Daha sonraki demeçleriyle, bu sözlerini daha da açıyor:
“Bürokraside önemli noktalarda görev yapmış insanlar ister sivil, ister asker bürokrasisi olsun, üniversitelerde rektörlük noktasında görev yapmış insanlar, gazeteciler… Yani toplumda belli bir yeri, görevi ifa etmiş olan insanların yargılanmasında da bu prensibe mutlaka dikkat edilmelidir. 2011 yılının yedinci ayından itibaren pek çok programda uzun tutukluluk sürelerinin cezaya dönüşmemesi gerektiğini, bundan insanların mağdur olmaması gerektiğini ifade etmiştim. Yargı, 4 yılı 5 yılı bulmuş tutukluların sürelerine bundan sonra çok daha dikkat eder ve eğer mümkünse tutuksuz yargılanmaları için gerekli kararları alır; isteğimiz budur. Yargının işine karışmak değil ama yargıyı bu konuda uyarmak vazifemizi yerine getirmeye çalışıyoruz.”

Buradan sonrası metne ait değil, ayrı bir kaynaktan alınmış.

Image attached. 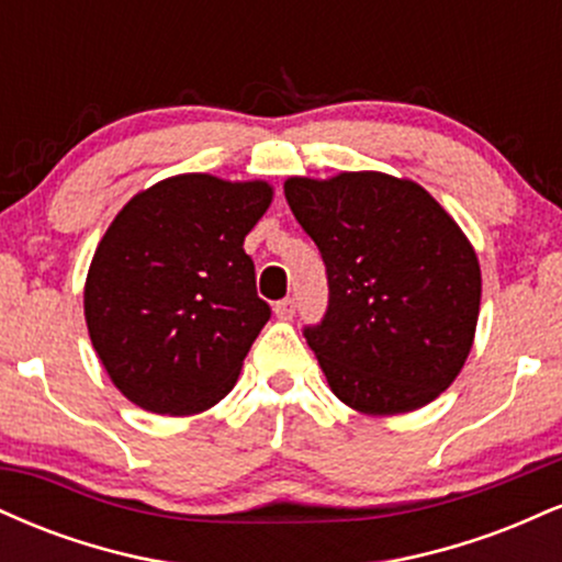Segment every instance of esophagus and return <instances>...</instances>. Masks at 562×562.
<instances>
[{
	"mask_svg": "<svg viewBox=\"0 0 562 562\" xmlns=\"http://www.w3.org/2000/svg\"><path fill=\"white\" fill-rule=\"evenodd\" d=\"M274 314L280 319H293V314H295V301L293 299H282V301H277L274 303Z\"/></svg>",
	"mask_w": 562,
	"mask_h": 562,
	"instance_id": "1",
	"label": "esophagus"
}]
</instances>
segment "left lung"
Listing matches in <instances>:
<instances>
[{
    "instance_id": "obj_1",
    "label": "left lung",
    "mask_w": 562,
    "mask_h": 562,
    "mask_svg": "<svg viewBox=\"0 0 562 562\" xmlns=\"http://www.w3.org/2000/svg\"><path fill=\"white\" fill-rule=\"evenodd\" d=\"M293 216L317 243L330 306L306 344L335 396L404 415L454 383L473 348L481 263L425 187L383 171L288 177Z\"/></svg>"
}]
</instances>
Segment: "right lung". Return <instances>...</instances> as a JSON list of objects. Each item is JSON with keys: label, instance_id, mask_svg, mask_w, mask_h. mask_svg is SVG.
Masks as SVG:
<instances>
[{"label": "right lung", "instance_id": "1", "mask_svg": "<svg viewBox=\"0 0 562 562\" xmlns=\"http://www.w3.org/2000/svg\"><path fill=\"white\" fill-rule=\"evenodd\" d=\"M263 179L177 173L134 195L102 235L83 317L111 383L156 415H200L235 389L269 319L245 235L272 205Z\"/></svg>", "mask_w": 562, "mask_h": 562}]
</instances>
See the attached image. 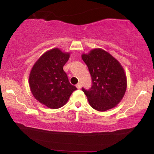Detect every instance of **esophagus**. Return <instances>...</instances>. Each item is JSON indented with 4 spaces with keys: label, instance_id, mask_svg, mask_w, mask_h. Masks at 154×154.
Returning a JSON list of instances; mask_svg holds the SVG:
<instances>
[{
    "label": "esophagus",
    "instance_id": "obj_1",
    "mask_svg": "<svg viewBox=\"0 0 154 154\" xmlns=\"http://www.w3.org/2000/svg\"><path fill=\"white\" fill-rule=\"evenodd\" d=\"M82 84H81L80 83H77V84L76 85V87H77V89H80V88H82Z\"/></svg>",
    "mask_w": 154,
    "mask_h": 154
}]
</instances>
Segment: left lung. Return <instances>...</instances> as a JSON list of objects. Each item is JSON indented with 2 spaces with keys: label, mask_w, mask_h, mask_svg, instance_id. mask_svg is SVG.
Listing matches in <instances>:
<instances>
[{
  "label": "left lung",
  "mask_w": 154,
  "mask_h": 154,
  "mask_svg": "<svg viewBox=\"0 0 154 154\" xmlns=\"http://www.w3.org/2000/svg\"><path fill=\"white\" fill-rule=\"evenodd\" d=\"M82 60L88 67L92 85L82 88L93 109L105 111L116 106L126 92L127 79L124 68L118 60L100 48L83 54Z\"/></svg>",
  "instance_id": "1"
}]
</instances>
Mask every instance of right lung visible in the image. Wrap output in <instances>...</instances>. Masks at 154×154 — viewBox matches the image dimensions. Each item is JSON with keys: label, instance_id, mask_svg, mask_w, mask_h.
I'll use <instances>...</instances> for the list:
<instances>
[{"label": "right lung", "instance_id": "right-lung-1", "mask_svg": "<svg viewBox=\"0 0 154 154\" xmlns=\"http://www.w3.org/2000/svg\"><path fill=\"white\" fill-rule=\"evenodd\" d=\"M70 53L58 48L46 51L31 69L29 85L32 95L40 103L56 109L67 103L77 88L70 83L63 66L69 60Z\"/></svg>", "mask_w": 154, "mask_h": 154}]
</instances>
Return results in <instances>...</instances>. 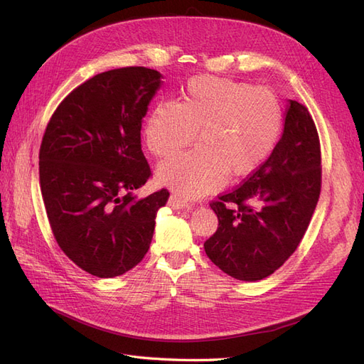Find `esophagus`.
<instances>
[{
	"instance_id": "1",
	"label": "esophagus",
	"mask_w": 364,
	"mask_h": 364,
	"mask_svg": "<svg viewBox=\"0 0 364 364\" xmlns=\"http://www.w3.org/2000/svg\"><path fill=\"white\" fill-rule=\"evenodd\" d=\"M168 206H171L173 209H191L193 203L186 202L179 194H171L168 199Z\"/></svg>"
}]
</instances>
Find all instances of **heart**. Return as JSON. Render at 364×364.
Listing matches in <instances>:
<instances>
[{"label":"heart","instance_id":"heart-1","mask_svg":"<svg viewBox=\"0 0 364 364\" xmlns=\"http://www.w3.org/2000/svg\"><path fill=\"white\" fill-rule=\"evenodd\" d=\"M282 129V107L267 87L215 75H196L181 102L159 100L144 134L156 158H170L193 142L199 146L161 165L159 179L183 196H203L229 178H245L272 155Z\"/></svg>","mask_w":364,"mask_h":364}]
</instances>
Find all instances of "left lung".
Here are the masks:
<instances>
[{
	"mask_svg": "<svg viewBox=\"0 0 364 364\" xmlns=\"http://www.w3.org/2000/svg\"><path fill=\"white\" fill-rule=\"evenodd\" d=\"M321 188L316 124L304 105L290 100L272 155L232 191L209 203L218 228L203 245L208 258L240 281L270 277L299 246Z\"/></svg>",
	"mask_w": 364,
	"mask_h": 364,
	"instance_id": "1",
	"label": "left lung"
}]
</instances>
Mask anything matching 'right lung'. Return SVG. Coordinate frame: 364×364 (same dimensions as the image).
Wrapping results in <instances>:
<instances>
[{
	"label": "right lung",
	"mask_w": 364,
	"mask_h": 364,
	"mask_svg": "<svg viewBox=\"0 0 364 364\" xmlns=\"http://www.w3.org/2000/svg\"><path fill=\"white\" fill-rule=\"evenodd\" d=\"M161 74L126 67L77 86L51 115L39 150V182L53 235L82 270L114 278L147 253L168 190L135 199L151 176L141 123Z\"/></svg>",
	"instance_id": "add662e5"
}]
</instances>
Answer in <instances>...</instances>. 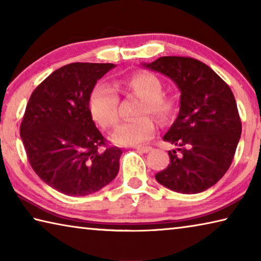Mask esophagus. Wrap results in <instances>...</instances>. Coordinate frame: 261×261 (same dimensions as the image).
Wrapping results in <instances>:
<instances>
[{"mask_svg":"<svg viewBox=\"0 0 261 261\" xmlns=\"http://www.w3.org/2000/svg\"><path fill=\"white\" fill-rule=\"evenodd\" d=\"M136 149L138 152H141V153H148L152 149V147H149V146H137Z\"/></svg>","mask_w":261,"mask_h":261,"instance_id":"esophagus-1","label":"esophagus"}]
</instances>
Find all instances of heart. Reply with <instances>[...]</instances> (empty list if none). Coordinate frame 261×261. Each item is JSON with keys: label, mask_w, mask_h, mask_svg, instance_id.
Returning a JSON list of instances; mask_svg holds the SVG:
<instances>
[{"label": "heart", "mask_w": 261, "mask_h": 261, "mask_svg": "<svg viewBox=\"0 0 261 261\" xmlns=\"http://www.w3.org/2000/svg\"><path fill=\"white\" fill-rule=\"evenodd\" d=\"M117 93L134 95L141 100L137 120L124 122L115 129L112 140L117 145H137L145 143L155 131L149 114L159 123H168L176 113L174 100L163 96V86L154 74L139 72L115 82L113 88L106 84L95 86L90 96V112L93 120L105 130H109L118 121V96Z\"/></svg>", "instance_id": "obj_1"}]
</instances>
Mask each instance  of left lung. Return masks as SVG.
Listing matches in <instances>:
<instances>
[{
	"mask_svg": "<svg viewBox=\"0 0 261 261\" xmlns=\"http://www.w3.org/2000/svg\"><path fill=\"white\" fill-rule=\"evenodd\" d=\"M145 68L169 77L180 91L179 113L163 140L169 165L155 175L173 191L193 194L222 178L230 167L242 134L235 96L208 65L192 57L163 56Z\"/></svg>",
	"mask_w": 261,
	"mask_h": 261,
	"instance_id": "8db88e82",
	"label": "left lung"
}]
</instances>
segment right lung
I'll use <instances>...</instances> for the list:
<instances>
[{"label": "right lung", "mask_w": 261, "mask_h": 261, "mask_svg": "<svg viewBox=\"0 0 261 261\" xmlns=\"http://www.w3.org/2000/svg\"><path fill=\"white\" fill-rule=\"evenodd\" d=\"M112 63H70L55 70L33 91L20 124L32 169L61 193L83 197L116 177L122 151L106 146L90 112L96 82Z\"/></svg>", "instance_id": "obj_1"}]
</instances>
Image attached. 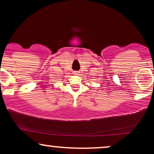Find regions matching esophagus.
Here are the masks:
<instances>
[{
	"label": "esophagus",
	"mask_w": 154,
	"mask_h": 154,
	"mask_svg": "<svg viewBox=\"0 0 154 154\" xmlns=\"http://www.w3.org/2000/svg\"><path fill=\"white\" fill-rule=\"evenodd\" d=\"M79 73V71H73V74H75V75H78Z\"/></svg>",
	"instance_id": "obj_1"
}]
</instances>
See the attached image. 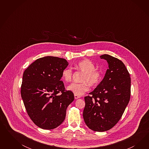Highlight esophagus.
<instances>
[{
  "label": "esophagus",
  "mask_w": 149,
  "mask_h": 149,
  "mask_svg": "<svg viewBox=\"0 0 149 149\" xmlns=\"http://www.w3.org/2000/svg\"><path fill=\"white\" fill-rule=\"evenodd\" d=\"M74 98H75V99H78V98H80V96L74 95Z\"/></svg>",
  "instance_id": "obj_1"
}]
</instances>
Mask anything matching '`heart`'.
Returning <instances> with one entry per match:
<instances>
[{
    "instance_id": "b5f03b06",
    "label": "heart",
    "mask_w": 149,
    "mask_h": 149,
    "mask_svg": "<svg viewBox=\"0 0 149 149\" xmlns=\"http://www.w3.org/2000/svg\"><path fill=\"white\" fill-rule=\"evenodd\" d=\"M78 70L84 73L81 77L82 83H72L68 86V90L72 91L77 95H81L90 90L89 85L92 87L97 86L102 79V74L95 69V64L90 60H82L76 65ZM72 69L70 68L64 69L62 72L63 80L67 82L72 81Z\"/></svg>"
}]
</instances>
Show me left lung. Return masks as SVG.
Returning <instances> with one entry per match:
<instances>
[{"label": "left lung", "instance_id": "1", "mask_svg": "<svg viewBox=\"0 0 149 149\" xmlns=\"http://www.w3.org/2000/svg\"><path fill=\"white\" fill-rule=\"evenodd\" d=\"M100 58L107 60L109 68L103 80L85 97L83 117L86 125L97 132L108 131L122 117L131 97V77L125 65L109 54Z\"/></svg>", "mask_w": 149, "mask_h": 149}]
</instances>
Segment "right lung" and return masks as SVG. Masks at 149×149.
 <instances>
[{
    "label": "right lung",
    "instance_id": "1",
    "mask_svg": "<svg viewBox=\"0 0 149 149\" xmlns=\"http://www.w3.org/2000/svg\"><path fill=\"white\" fill-rule=\"evenodd\" d=\"M66 59L46 56L37 59L24 70L21 94L27 113L37 126L52 130L64 121L74 99L61 81L68 65Z\"/></svg>",
    "mask_w": 149,
    "mask_h": 149
}]
</instances>
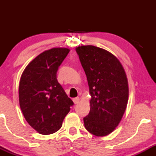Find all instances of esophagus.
Listing matches in <instances>:
<instances>
[{
  "label": "esophagus",
  "instance_id": "esophagus-1",
  "mask_svg": "<svg viewBox=\"0 0 156 156\" xmlns=\"http://www.w3.org/2000/svg\"><path fill=\"white\" fill-rule=\"evenodd\" d=\"M73 103H75V104H77V103H78V102H79V98H78V97H77V98H73Z\"/></svg>",
  "mask_w": 156,
  "mask_h": 156
}]
</instances>
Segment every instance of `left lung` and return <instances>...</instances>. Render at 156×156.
Returning <instances> with one entry per match:
<instances>
[{"label":"left lung","instance_id":"left-lung-1","mask_svg":"<svg viewBox=\"0 0 156 156\" xmlns=\"http://www.w3.org/2000/svg\"><path fill=\"white\" fill-rule=\"evenodd\" d=\"M87 78L90 112L84 126L97 136H105L120 122L128 101V82L119 59L103 48L82 45L76 48Z\"/></svg>","mask_w":156,"mask_h":156}]
</instances>
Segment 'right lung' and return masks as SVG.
<instances>
[{
	"instance_id": "add662e5",
	"label": "right lung",
	"mask_w": 156,
	"mask_h": 156,
	"mask_svg": "<svg viewBox=\"0 0 156 156\" xmlns=\"http://www.w3.org/2000/svg\"><path fill=\"white\" fill-rule=\"evenodd\" d=\"M69 52L65 48L42 52L27 65L21 76V111L28 124L42 135L58 131L74 104L56 78L58 67Z\"/></svg>"
}]
</instances>
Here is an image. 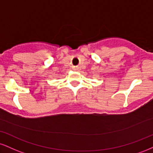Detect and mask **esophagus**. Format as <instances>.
Wrapping results in <instances>:
<instances>
[{
    "label": "esophagus",
    "mask_w": 153,
    "mask_h": 153,
    "mask_svg": "<svg viewBox=\"0 0 153 153\" xmlns=\"http://www.w3.org/2000/svg\"><path fill=\"white\" fill-rule=\"evenodd\" d=\"M73 69H74V71H76V70H78V68L74 67V68H73Z\"/></svg>",
    "instance_id": "34e87169"
}]
</instances>
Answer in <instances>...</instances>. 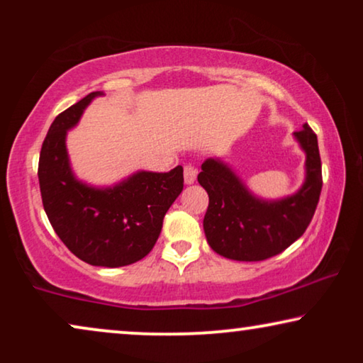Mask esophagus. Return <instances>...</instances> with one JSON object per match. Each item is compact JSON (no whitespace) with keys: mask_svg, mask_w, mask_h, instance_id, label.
Masks as SVG:
<instances>
[{"mask_svg":"<svg viewBox=\"0 0 363 363\" xmlns=\"http://www.w3.org/2000/svg\"><path fill=\"white\" fill-rule=\"evenodd\" d=\"M183 177H185V183L186 185H191L196 180V168L191 165H185L183 168Z\"/></svg>","mask_w":363,"mask_h":363,"instance_id":"1","label":"esophagus"}]
</instances>
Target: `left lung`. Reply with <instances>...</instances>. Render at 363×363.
<instances>
[{
  "instance_id": "left-lung-1",
  "label": "left lung",
  "mask_w": 363,
  "mask_h": 363,
  "mask_svg": "<svg viewBox=\"0 0 363 363\" xmlns=\"http://www.w3.org/2000/svg\"><path fill=\"white\" fill-rule=\"evenodd\" d=\"M306 152V180L297 193L281 200H262L220 158H208L198 183L210 198L203 220L208 245L223 257L262 261L279 255L304 235L322 190V163L317 135L304 123L294 132Z\"/></svg>"
}]
</instances>
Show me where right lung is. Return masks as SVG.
<instances>
[{
	"label": "right lung",
	"instance_id": "1",
	"mask_svg": "<svg viewBox=\"0 0 363 363\" xmlns=\"http://www.w3.org/2000/svg\"><path fill=\"white\" fill-rule=\"evenodd\" d=\"M99 96L104 94L91 92L54 118L39 155V188L49 223L72 255L92 266L121 267L155 246L165 213L183 190V168L137 172L107 188L79 182L66 135Z\"/></svg>",
	"mask_w": 363,
	"mask_h": 363
}]
</instances>
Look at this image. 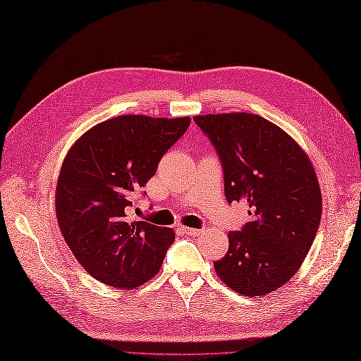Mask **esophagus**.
Masks as SVG:
<instances>
[{
	"mask_svg": "<svg viewBox=\"0 0 361 361\" xmlns=\"http://www.w3.org/2000/svg\"><path fill=\"white\" fill-rule=\"evenodd\" d=\"M180 230H182V233H185L188 235H199L204 233V230H196V228H188V226H182Z\"/></svg>",
	"mask_w": 361,
	"mask_h": 361,
	"instance_id": "34e87169",
	"label": "esophagus"
}]
</instances>
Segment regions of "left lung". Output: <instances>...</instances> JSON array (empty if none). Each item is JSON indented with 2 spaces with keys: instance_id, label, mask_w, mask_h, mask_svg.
I'll return each mask as SVG.
<instances>
[{
  "instance_id": "left-lung-1",
  "label": "left lung",
  "mask_w": 361,
  "mask_h": 361,
  "mask_svg": "<svg viewBox=\"0 0 361 361\" xmlns=\"http://www.w3.org/2000/svg\"><path fill=\"white\" fill-rule=\"evenodd\" d=\"M196 124L221 157L228 204L243 202L250 222L228 233L214 262L233 291L267 295L291 279L311 250L322 219V192L310 157L279 126L252 113L199 114Z\"/></svg>"
}]
</instances>
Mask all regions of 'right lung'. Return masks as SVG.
<instances>
[{
    "mask_svg": "<svg viewBox=\"0 0 361 361\" xmlns=\"http://www.w3.org/2000/svg\"><path fill=\"white\" fill-rule=\"evenodd\" d=\"M190 121L122 114L85 131L68 150L56 183L58 225L93 279L135 289L159 272L174 231L131 222L127 209Z\"/></svg>",
    "mask_w": 361,
    "mask_h": 361,
    "instance_id": "obj_1",
    "label": "right lung"
}]
</instances>
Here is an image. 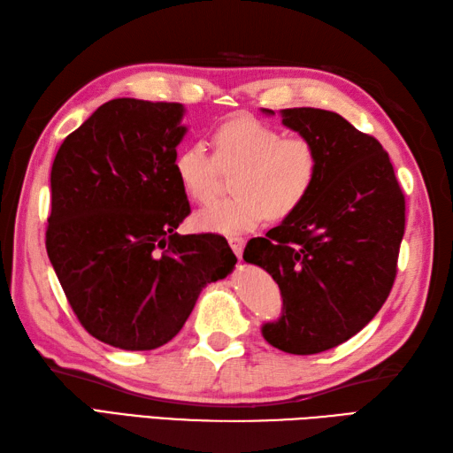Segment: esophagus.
<instances>
[{
  "mask_svg": "<svg viewBox=\"0 0 453 453\" xmlns=\"http://www.w3.org/2000/svg\"><path fill=\"white\" fill-rule=\"evenodd\" d=\"M227 243H229V247L234 249V253H235L237 257H242V253H243V247H245V239H243V237L232 235V237H227Z\"/></svg>",
  "mask_w": 453,
  "mask_h": 453,
  "instance_id": "34e87169",
  "label": "esophagus"
}]
</instances>
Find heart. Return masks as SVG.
Returning <instances> with one entry per match:
<instances>
[{
    "label": "heart",
    "mask_w": 453,
    "mask_h": 453,
    "mask_svg": "<svg viewBox=\"0 0 453 453\" xmlns=\"http://www.w3.org/2000/svg\"><path fill=\"white\" fill-rule=\"evenodd\" d=\"M216 153L204 142H190L173 161L177 180L195 202L214 195L221 169L239 167L232 198L216 200L195 216L202 232L235 235L251 232L271 216L294 214L315 187L319 156L302 136L284 138L280 130L257 119H234L214 134Z\"/></svg>",
    "instance_id": "1"
}]
</instances>
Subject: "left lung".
<instances>
[{
  "mask_svg": "<svg viewBox=\"0 0 453 453\" xmlns=\"http://www.w3.org/2000/svg\"><path fill=\"white\" fill-rule=\"evenodd\" d=\"M282 124L313 143L319 175L303 204L266 237L251 239L243 258L265 268L282 294V317L263 325L266 342L317 354L349 341L386 303L405 234V195L381 143L341 114L284 109Z\"/></svg>",
  "mask_w": 453,
  "mask_h": 453,
  "instance_id": "8db88e82",
  "label": "left lung"
}]
</instances>
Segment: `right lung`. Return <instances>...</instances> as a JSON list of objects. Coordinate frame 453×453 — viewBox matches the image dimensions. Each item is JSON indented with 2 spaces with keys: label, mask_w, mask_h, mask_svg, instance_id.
I'll use <instances>...</instances> for the list:
<instances>
[{
  "label": "right lung",
  "mask_w": 453,
  "mask_h": 453,
  "mask_svg": "<svg viewBox=\"0 0 453 453\" xmlns=\"http://www.w3.org/2000/svg\"><path fill=\"white\" fill-rule=\"evenodd\" d=\"M180 103L112 99L58 150L46 253L83 329L122 350L175 336L202 288L237 258L224 237L179 235L190 214L173 161Z\"/></svg>",
  "instance_id": "obj_1"
}]
</instances>
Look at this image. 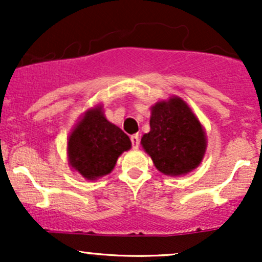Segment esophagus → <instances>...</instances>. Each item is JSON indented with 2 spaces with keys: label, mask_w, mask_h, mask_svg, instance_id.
I'll use <instances>...</instances> for the list:
<instances>
[{
  "label": "esophagus",
  "mask_w": 262,
  "mask_h": 262,
  "mask_svg": "<svg viewBox=\"0 0 262 262\" xmlns=\"http://www.w3.org/2000/svg\"><path fill=\"white\" fill-rule=\"evenodd\" d=\"M130 141H132V146H133V149H138V148H139V143H140L139 135H138V134L132 135V137H130Z\"/></svg>",
  "instance_id": "obj_1"
}]
</instances>
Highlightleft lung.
<instances>
[{"label": "left lung", "mask_w": 262, "mask_h": 262, "mask_svg": "<svg viewBox=\"0 0 262 262\" xmlns=\"http://www.w3.org/2000/svg\"><path fill=\"white\" fill-rule=\"evenodd\" d=\"M141 145L165 175H185L196 169L206 151V134L197 117L181 98L158 102L151 108L150 132Z\"/></svg>", "instance_id": "1"}]
</instances>
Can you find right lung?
<instances>
[{"mask_svg": "<svg viewBox=\"0 0 262 262\" xmlns=\"http://www.w3.org/2000/svg\"><path fill=\"white\" fill-rule=\"evenodd\" d=\"M130 146L128 135L107 121L101 107L87 111L68 141L71 166L87 180L110 173Z\"/></svg>", "mask_w": 262, "mask_h": 262, "instance_id": "right-lung-1", "label": "right lung"}]
</instances>
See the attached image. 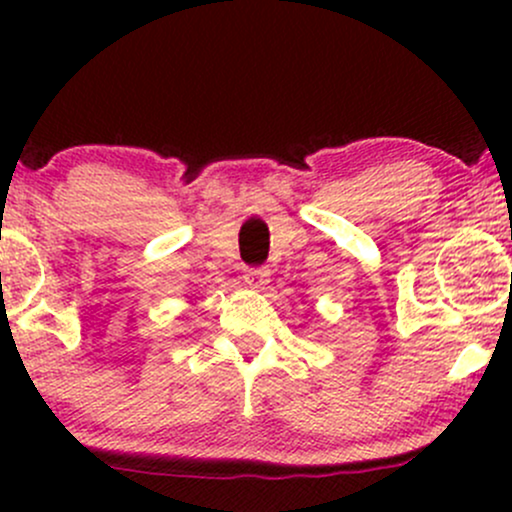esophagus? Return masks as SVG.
Masks as SVG:
<instances>
[{"label":"esophagus","mask_w":512,"mask_h":512,"mask_svg":"<svg viewBox=\"0 0 512 512\" xmlns=\"http://www.w3.org/2000/svg\"><path fill=\"white\" fill-rule=\"evenodd\" d=\"M245 284H248L252 291H264L269 284V269H248V272H245Z\"/></svg>","instance_id":"esophagus-1"}]
</instances>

Başbakanın Yardımcısı, adaletin terazisini kendi iktidarlarına göre ayarlıyor, sonra da “adaletin saraylarında”, adaleti arıyor. Bu adalet anlayışına göre, yurttaşların, işledikleri suçun niteliğine göre değil de yaptıkları görevin “saygınlığına” bağlı olarak yargılanmaları gerekiyor. Eğer kişiler hakkındaki tutuklama kararları bu ölçütler doğrultusunda verilecekse, hangi siyasi polemik kaygısı Adalet Bakanına gazeteciler için “Suç işlemekte imtiyazlı bir sınıf” dedirtiyor?
Nasıl oluyor da, bir zamanlar “darbeci” olmakla suçladığı generale hastane odasında “İnsani bir ziyaret” yapan Başbakan, ertesi gün çıkıp, hapisteki gazetecileri yine terör örgütü üyeliğiyle itham edebiliyor ve “sözde gazeteciler” diyebiliyor?
Yargı, “Kanun önünde eşitlik” ilkesini bir kenara bırakıp, hangi “itibarlı görevler” için yanlış, hangi “itibarsız yurttaşlar” için doğru kararlar veriyor?
Başbakan Yardımcısının “saygın meslek mensubu” olarak kabul ettiği gazetecilerin, “Adam kaçırma, ruhsatsız silah ve tehlikeli madde bulundurma, bombalama ve adam öldürme” gibi “ağır cürümler” ile “Hırsızlık, gasp ve sahtecilik” gibi “yüz kızartıcı fiiller” nedeniyle hüküm giydiğini iddia eden Adalet Bakanı, 3. yargı paketiyle serbest bırakılan 32 bin kişiden kaçının bu “ağır cürümler” ve “yüz kızartıcı” suçlardan dolayı hapisten çıktığını neden açıklamaz?
Bir yandan, fikirlerinden ve mesleki faaliyetlerinden dolayı hapiste olan gazetecileri, aydınları, yazarları itibarsızlaştırmak için kullanılan adli suçlar, diğer yandan cezaevlerinden yapılan tahliyelerde hükümetin icraatlarını övücü bir unsur olarak nasıl suistimal edilebilir?
***
Edilir, çünkü siyasi iktidarın kısmi “insani açılımının” temel hedefi şu: Bu kanunları çıkaran siyasi iktidarın hiçbir kabahati yok; bütün kabahat, bu kanunları yorumlayan ya da “İktidarın istediği gibi yorumlayamayan” yargı mensuplarında. Hani neredeyse, yargının da bu hükümeti yıpratmak için; komik iddianamelerle, uzun tutukluluk kararlarıyla, yanlış yargılama usulleriyle bu hükümetin devrilmesine zemin hazırlamak için “faaliyet” gösterdiği, böylece “Terör örgütlerinin amacına hizmet ettiği” iddia edilecek.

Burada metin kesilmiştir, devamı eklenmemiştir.